Work to complete – Reproduce, word for word, the lines of the entries below starting at the line containing "How are green" and ending at the line containing "3. green leaf at box(233, 169, 300, 197)".

Materials provided –
-- Start --

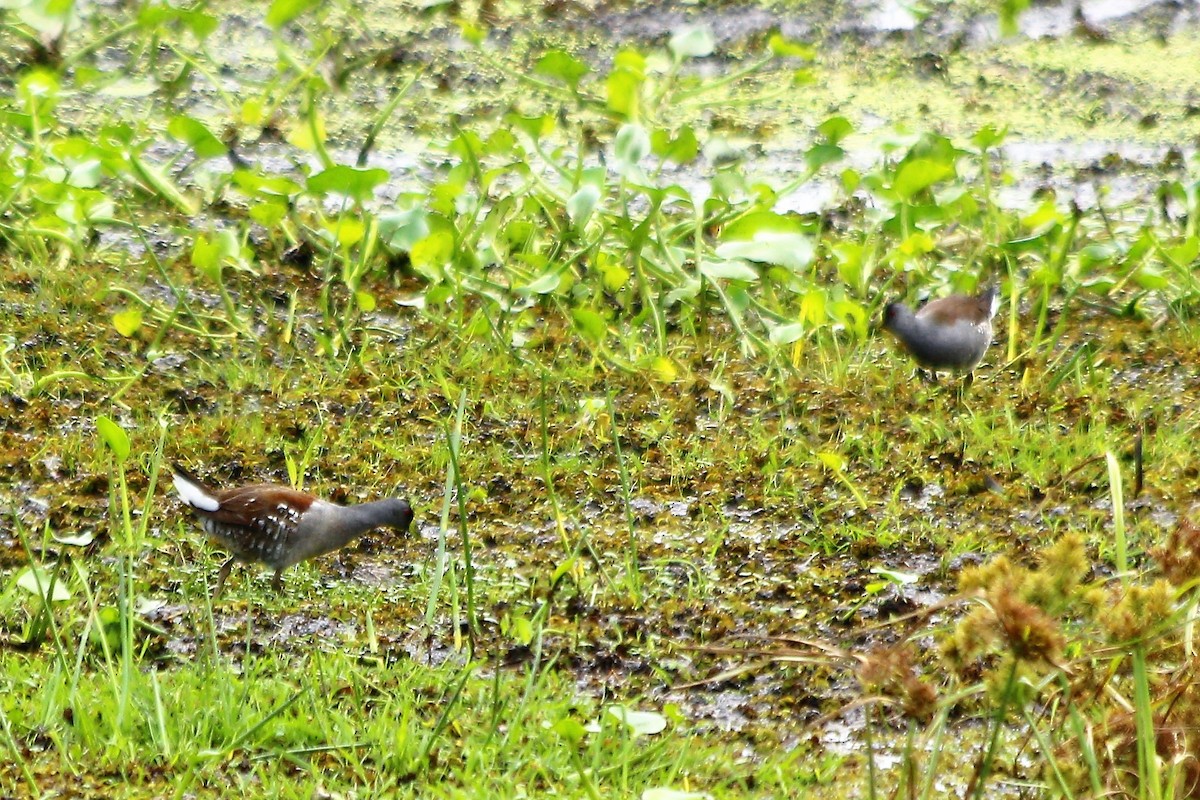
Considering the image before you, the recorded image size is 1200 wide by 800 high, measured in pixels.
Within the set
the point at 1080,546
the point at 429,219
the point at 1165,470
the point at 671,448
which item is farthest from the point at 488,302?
the point at 1080,546

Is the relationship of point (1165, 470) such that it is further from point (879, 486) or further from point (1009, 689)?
point (1009, 689)

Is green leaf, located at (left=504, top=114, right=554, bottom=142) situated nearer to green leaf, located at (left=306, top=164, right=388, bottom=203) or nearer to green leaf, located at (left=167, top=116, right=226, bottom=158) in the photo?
green leaf, located at (left=306, top=164, right=388, bottom=203)

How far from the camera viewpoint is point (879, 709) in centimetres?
299

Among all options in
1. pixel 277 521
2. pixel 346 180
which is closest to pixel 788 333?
pixel 346 180

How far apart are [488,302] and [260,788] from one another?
2388 mm

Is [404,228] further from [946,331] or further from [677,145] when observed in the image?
[946,331]

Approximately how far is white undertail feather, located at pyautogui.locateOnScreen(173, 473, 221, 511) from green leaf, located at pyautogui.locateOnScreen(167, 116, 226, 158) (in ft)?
5.43

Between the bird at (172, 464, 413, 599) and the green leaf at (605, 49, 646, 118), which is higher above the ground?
the green leaf at (605, 49, 646, 118)

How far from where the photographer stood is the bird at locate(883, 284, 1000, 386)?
460 cm

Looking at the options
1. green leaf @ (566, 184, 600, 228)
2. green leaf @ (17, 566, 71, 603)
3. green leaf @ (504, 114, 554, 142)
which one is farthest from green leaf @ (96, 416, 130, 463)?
green leaf @ (504, 114, 554, 142)

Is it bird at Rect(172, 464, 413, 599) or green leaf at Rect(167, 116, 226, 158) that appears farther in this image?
green leaf at Rect(167, 116, 226, 158)

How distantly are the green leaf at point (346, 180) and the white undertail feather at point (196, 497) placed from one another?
135 cm

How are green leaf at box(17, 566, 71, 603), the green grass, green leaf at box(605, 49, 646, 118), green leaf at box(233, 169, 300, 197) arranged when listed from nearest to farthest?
1. the green grass
2. green leaf at box(17, 566, 71, 603)
3. green leaf at box(233, 169, 300, 197)
4. green leaf at box(605, 49, 646, 118)

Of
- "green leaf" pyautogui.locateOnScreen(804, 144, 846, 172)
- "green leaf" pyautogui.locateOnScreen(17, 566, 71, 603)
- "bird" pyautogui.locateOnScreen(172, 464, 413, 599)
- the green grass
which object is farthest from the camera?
"green leaf" pyautogui.locateOnScreen(804, 144, 846, 172)
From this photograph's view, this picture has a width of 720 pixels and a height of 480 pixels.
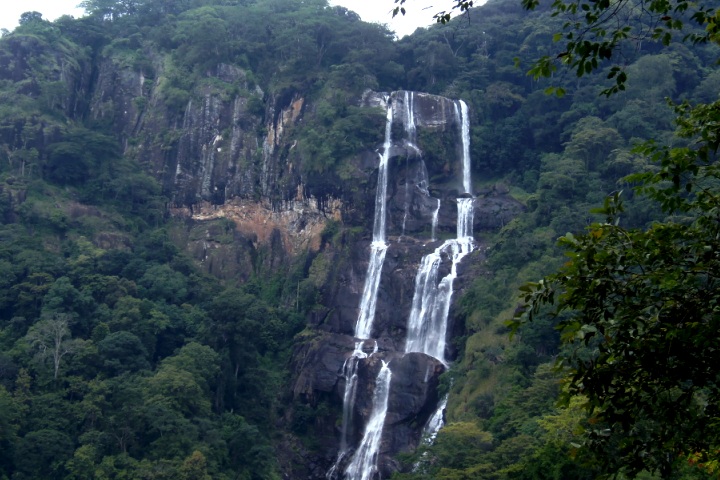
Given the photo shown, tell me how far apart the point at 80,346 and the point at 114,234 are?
828cm

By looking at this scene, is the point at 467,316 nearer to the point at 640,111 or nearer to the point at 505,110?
the point at 640,111

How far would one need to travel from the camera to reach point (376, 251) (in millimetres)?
33156

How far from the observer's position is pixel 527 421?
20.5 m

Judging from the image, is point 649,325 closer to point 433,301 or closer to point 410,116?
point 433,301

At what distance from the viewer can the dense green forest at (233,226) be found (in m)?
23.5

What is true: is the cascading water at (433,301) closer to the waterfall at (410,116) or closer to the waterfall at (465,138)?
the waterfall at (465,138)

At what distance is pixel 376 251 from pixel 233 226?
22.0ft

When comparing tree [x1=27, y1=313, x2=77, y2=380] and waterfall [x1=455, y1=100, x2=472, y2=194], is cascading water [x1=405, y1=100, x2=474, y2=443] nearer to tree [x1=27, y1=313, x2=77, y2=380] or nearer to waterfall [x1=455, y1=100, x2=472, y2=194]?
waterfall [x1=455, y1=100, x2=472, y2=194]

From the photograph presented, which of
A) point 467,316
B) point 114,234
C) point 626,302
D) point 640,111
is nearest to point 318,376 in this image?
point 467,316

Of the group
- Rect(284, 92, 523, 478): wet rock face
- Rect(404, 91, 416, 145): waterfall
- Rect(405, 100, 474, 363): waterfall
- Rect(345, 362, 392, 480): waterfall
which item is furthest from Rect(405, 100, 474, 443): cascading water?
Rect(404, 91, 416, 145): waterfall

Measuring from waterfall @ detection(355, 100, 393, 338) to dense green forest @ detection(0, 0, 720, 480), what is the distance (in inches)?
41.0

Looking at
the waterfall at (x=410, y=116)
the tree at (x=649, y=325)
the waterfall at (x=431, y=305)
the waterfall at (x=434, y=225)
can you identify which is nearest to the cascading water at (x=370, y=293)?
the waterfall at (x=410, y=116)

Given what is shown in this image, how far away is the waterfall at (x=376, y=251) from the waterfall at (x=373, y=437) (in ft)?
10.0

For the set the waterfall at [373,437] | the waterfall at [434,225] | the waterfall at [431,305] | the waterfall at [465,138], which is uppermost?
the waterfall at [465,138]
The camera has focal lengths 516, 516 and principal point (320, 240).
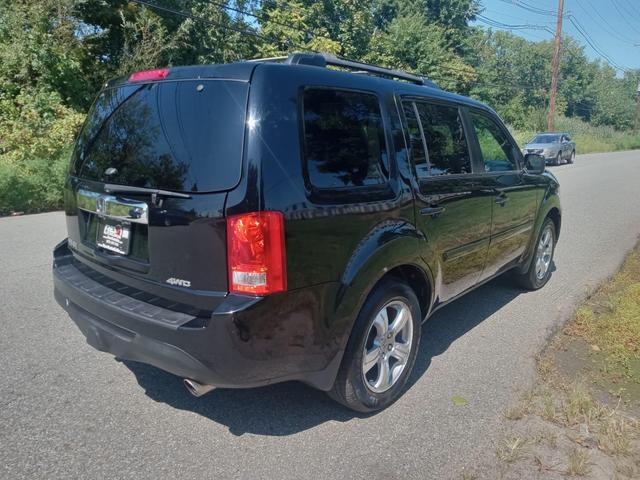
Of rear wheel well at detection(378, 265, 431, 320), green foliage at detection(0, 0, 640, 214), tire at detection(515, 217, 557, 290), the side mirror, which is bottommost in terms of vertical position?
tire at detection(515, 217, 557, 290)

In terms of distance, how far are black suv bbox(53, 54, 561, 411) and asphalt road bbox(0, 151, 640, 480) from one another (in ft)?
0.97

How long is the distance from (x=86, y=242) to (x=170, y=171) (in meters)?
0.97

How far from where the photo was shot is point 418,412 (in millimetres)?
3232

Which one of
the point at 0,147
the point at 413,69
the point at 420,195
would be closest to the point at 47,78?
the point at 0,147

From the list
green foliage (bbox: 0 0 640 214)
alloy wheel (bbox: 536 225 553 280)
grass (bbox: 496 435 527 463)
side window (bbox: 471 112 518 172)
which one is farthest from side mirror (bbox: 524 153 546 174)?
green foliage (bbox: 0 0 640 214)

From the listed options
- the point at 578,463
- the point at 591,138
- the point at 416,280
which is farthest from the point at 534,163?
the point at 591,138

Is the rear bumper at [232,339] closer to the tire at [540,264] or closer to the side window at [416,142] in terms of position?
the side window at [416,142]

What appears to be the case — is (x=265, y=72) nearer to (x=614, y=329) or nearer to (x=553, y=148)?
(x=614, y=329)

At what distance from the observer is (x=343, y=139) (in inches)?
112

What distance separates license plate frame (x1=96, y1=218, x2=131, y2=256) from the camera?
9.18 feet

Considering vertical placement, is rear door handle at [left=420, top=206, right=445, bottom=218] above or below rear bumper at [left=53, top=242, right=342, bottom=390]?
above

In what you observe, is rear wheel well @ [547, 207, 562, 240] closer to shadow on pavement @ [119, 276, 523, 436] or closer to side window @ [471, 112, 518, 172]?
side window @ [471, 112, 518, 172]

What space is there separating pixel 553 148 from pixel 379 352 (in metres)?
25.0

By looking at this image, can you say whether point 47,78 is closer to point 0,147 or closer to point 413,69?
point 0,147
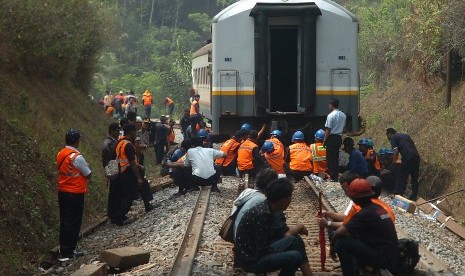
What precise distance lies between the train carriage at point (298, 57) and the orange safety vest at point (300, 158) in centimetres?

-- End --

Result of the exercise –
How are green leaf at box(17, 566, 71, 603), the green grass, green leaf at box(605, 49, 646, 118), green leaf at box(233, 169, 300, 197) arranged when listed from nearest to farthest?
1. the green grass
2. green leaf at box(17, 566, 71, 603)
3. green leaf at box(233, 169, 300, 197)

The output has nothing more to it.